Every book has a budget that includes all the costs involved in publishing it. The advance paid to the author is only one of the many costs, and likely not the highest one. How much of the cost the advance will be will depend on the author and the author's track record. I heard pretty believable claims a while back from someone in a position to know that nobody made money publishing Stephen King. He was in a position to demand enough up front, and a high enough royalty rate, that what might have been profit for the publisher went to King. They published him for the prestige of doing do.

Agents trying to negotiate an advance that won't earn out is a rational response to a situation where the advance is usually all the author and agent will ever see. But that advance will not be the reason the book won't generate royalties.
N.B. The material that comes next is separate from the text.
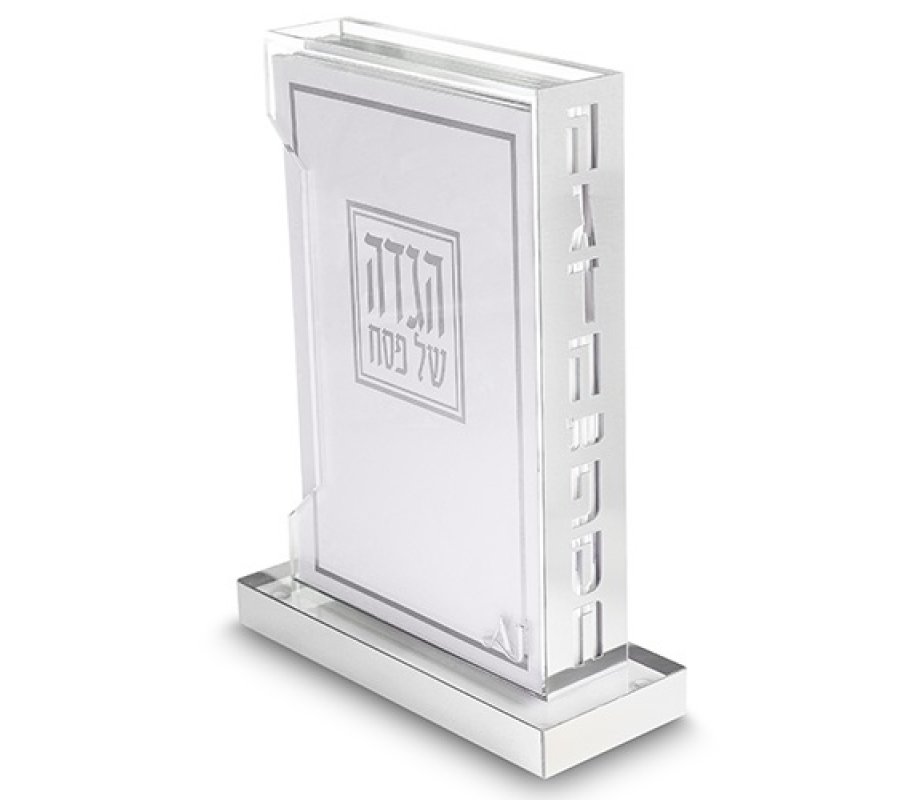 Lucite Passover Seder Stand with Six Softcover Haggadahs - Silver Accents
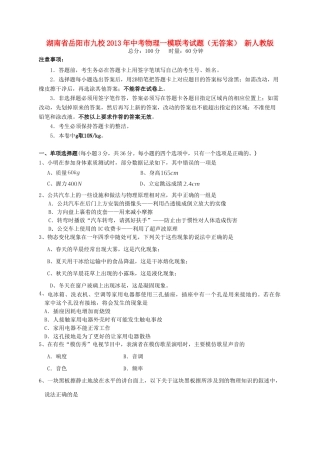 中考物理一模联考试卷 新人教版试卷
An old friend was an editor at a trade house that was a unit of a diversified entertainment and media corporation, in the days when there were perceived synergies in having all forms of content under one roof. He recounted getting a visit from a guy on the movie production side of the company who pointed at the mid-list titles and said "Why did you publish those? Why not publish just the best sellers?" The question to ask back in those cases is "Why did you greenlight notable bombs A, B, and C, and instead just produce $100 million grosser D?"

The answer in both cases is that you have no idea what might become a hit until you offer it. You put it on the market and see what happens. You pray to $DEITY that enough of what you produce will be hits to cover your losses on what tanks. Sometime you lose the bet, and go out of business.

The problem publishing has faced for as long as I've been paying attention has been "Way too many books chasing too few readers". Back before the Internet Ate the World, and eBooks and self-publishing were even possible, I saw American Bookseller's Association stats saying that there were over 50,000 new traditionally published title releases in the US per year. That's a thousand new books a week. Who would buy and read them all?

The answer is, they weren't bought and read. The failed to reach an audience, died on the shelves, and got returned for credit. The advance was the only money the author would ever see.

Now we have self-publishing and indie-publishing, and it's more like a thousand new books a day It's the same question above, with the same answer only more so.

The vast majority of books won't generate royalties because the vast majority of books won't sell. There is too much competition. The size of the advance won't be a factor.